Turn the entries from the line containing "From the observer, how" through the line containing "12.4 inches" into a two-column CSV with the headers entry_text and answer. Give one row per entry, with each value in its own quoted field and any line breaks replaced by spaces.

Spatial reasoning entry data
^^^^^^^^

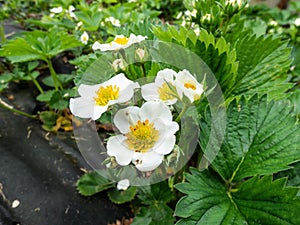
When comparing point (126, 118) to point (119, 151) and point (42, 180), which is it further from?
point (42, 180)

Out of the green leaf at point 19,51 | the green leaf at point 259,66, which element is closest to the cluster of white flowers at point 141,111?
the green leaf at point 259,66

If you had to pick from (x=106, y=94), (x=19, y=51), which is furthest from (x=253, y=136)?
(x=19, y=51)

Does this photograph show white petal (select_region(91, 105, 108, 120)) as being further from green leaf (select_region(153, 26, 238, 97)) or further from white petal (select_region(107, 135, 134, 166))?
green leaf (select_region(153, 26, 238, 97))

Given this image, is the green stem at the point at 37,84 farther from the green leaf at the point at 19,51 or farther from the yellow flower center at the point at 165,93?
the yellow flower center at the point at 165,93

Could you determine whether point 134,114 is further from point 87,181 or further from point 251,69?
point 87,181

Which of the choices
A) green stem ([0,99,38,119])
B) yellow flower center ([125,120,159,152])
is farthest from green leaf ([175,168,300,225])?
green stem ([0,99,38,119])

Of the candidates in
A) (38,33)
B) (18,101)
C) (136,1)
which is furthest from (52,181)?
(136,1)
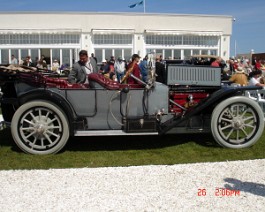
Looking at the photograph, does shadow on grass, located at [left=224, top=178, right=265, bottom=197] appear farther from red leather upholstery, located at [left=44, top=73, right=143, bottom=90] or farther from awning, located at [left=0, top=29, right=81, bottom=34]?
awning, located at [left=0, top=29, right=81, bottom=34]

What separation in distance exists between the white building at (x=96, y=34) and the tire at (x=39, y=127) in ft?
79.2

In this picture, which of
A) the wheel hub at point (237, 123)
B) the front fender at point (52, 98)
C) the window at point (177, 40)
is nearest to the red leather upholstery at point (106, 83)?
the front fender at point (52, 98)

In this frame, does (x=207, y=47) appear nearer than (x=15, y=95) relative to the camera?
No

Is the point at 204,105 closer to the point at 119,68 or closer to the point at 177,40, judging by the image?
the point at 119,68

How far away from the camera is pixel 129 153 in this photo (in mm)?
5688

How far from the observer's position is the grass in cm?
520

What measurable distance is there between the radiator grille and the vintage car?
16 mm

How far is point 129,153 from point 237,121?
173 centimetres

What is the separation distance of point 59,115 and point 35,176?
1015 millimetres

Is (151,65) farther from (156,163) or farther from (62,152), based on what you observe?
(62,152)

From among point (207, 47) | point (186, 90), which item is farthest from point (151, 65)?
point (207, 47)

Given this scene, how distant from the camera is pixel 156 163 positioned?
16.9ft
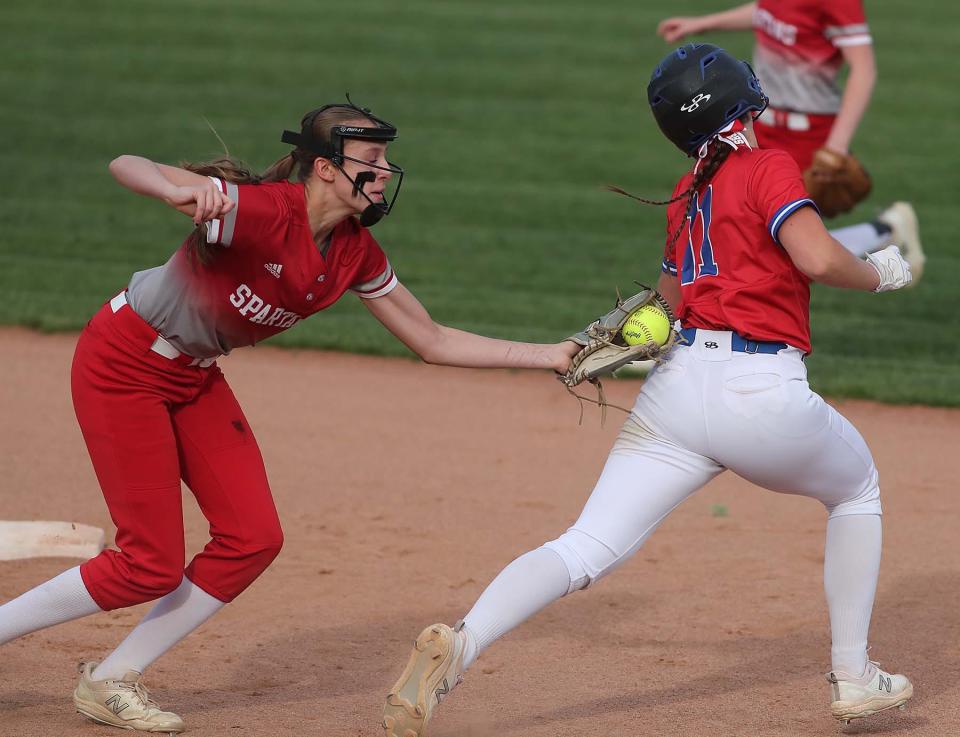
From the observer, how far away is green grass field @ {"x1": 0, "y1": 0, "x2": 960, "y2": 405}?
9.95 metres

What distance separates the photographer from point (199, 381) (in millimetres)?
4168

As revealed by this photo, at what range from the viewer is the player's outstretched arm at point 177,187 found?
364 centimetres

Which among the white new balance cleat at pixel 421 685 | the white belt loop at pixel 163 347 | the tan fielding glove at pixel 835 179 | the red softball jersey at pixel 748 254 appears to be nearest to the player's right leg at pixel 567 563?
the white new balance cleat at pixel 421 685

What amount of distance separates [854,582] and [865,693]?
12.4 inches

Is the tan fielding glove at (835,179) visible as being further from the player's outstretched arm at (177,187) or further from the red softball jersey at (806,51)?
the player's outstretched arm at (177,187)

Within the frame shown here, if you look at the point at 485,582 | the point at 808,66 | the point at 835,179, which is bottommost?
the point at 485,582

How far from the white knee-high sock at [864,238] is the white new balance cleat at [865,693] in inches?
193

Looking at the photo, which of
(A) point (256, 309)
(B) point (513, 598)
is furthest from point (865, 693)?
(A) point (256, 309)

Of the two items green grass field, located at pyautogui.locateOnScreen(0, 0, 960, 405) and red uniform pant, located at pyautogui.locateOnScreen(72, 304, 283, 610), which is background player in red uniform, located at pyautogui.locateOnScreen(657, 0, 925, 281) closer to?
green grass field, located at pyautogui.locateOnScreen(0, 0, 960, 405)

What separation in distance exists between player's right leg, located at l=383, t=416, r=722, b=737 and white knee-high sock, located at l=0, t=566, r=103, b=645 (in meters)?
1.04

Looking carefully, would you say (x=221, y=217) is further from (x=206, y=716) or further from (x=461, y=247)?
(x=461, y=247)

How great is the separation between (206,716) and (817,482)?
1.97 meters

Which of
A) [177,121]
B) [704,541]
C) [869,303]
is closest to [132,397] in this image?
[704,541]

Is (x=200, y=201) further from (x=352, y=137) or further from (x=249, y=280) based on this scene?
(x=352, y=137)
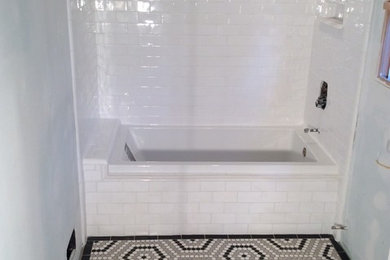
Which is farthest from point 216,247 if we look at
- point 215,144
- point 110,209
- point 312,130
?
point 312,130

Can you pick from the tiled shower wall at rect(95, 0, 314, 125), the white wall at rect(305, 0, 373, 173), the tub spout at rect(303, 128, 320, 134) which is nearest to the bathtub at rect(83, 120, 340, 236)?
the white wall at rect(305, 0, 373, 173)

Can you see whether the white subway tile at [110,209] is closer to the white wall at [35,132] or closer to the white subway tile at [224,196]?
the white wall at [35,132]

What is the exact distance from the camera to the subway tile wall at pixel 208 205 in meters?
2.66

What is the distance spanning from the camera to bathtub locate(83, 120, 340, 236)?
2.65m

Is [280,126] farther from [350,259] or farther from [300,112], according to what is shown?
[350,259]

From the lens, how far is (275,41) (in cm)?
326

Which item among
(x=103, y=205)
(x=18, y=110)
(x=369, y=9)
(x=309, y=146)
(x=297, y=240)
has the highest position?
(x=369, y=9)

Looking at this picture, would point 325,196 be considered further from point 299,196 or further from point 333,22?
point 333,22

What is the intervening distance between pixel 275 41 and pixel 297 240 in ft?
4.65

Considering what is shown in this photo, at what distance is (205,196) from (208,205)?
2.5 inches

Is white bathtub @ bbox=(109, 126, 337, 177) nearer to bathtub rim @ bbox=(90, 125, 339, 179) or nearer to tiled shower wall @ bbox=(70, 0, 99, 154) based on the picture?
tiled shower wall @ bbox=(70, 0, 99, 154)

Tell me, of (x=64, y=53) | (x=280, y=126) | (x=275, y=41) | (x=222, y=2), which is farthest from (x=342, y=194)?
(x=64, y=53)

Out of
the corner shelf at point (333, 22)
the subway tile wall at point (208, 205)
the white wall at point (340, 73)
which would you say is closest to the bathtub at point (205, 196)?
the subway tile wall at point (208, 205)

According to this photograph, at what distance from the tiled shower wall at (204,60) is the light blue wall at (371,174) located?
0.99 meters
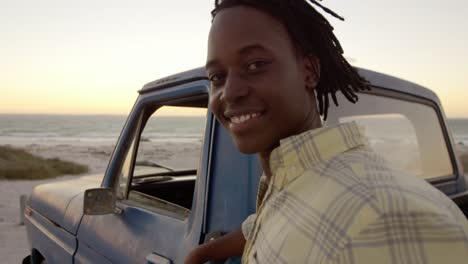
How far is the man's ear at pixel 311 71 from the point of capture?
129cm

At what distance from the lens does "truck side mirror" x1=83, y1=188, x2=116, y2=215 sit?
239cm

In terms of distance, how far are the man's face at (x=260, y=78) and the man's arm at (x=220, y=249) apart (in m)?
0.46

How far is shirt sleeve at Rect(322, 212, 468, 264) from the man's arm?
0.85m

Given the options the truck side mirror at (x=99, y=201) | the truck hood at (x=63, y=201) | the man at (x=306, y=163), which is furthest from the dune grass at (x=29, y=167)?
the man at (x=306, y=163)

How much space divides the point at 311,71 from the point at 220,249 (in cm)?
73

^^^^^^^^

Solution to this problem:
entry_text,answer
"From the observer, how far away is green grass field @ {""x1"": 0, ""y1"": 0, ""x2"": 960, ""y2"": 405}?","9.95 metres"
"What distance separates the photographer from point (199, 381) (in millimetres)?","4168"
"As revealed by this photo, at what range from the viewer is the player's outstretched arm at point 177,187 found?","364 centimetres"
"Which among the white new balance cleat at pixel 421 685 | the white belt loop at pixel 163 347 | the tan fielding glove at pixel 835 179 | the red softball jersey at pixel 748 254 appears to be nearest to the player's right leg at pixel 567 563?","the white new balance cleat at pixel 421 685"
"What amount of distance separates [854,582] and [865,693]?","12.4 inches"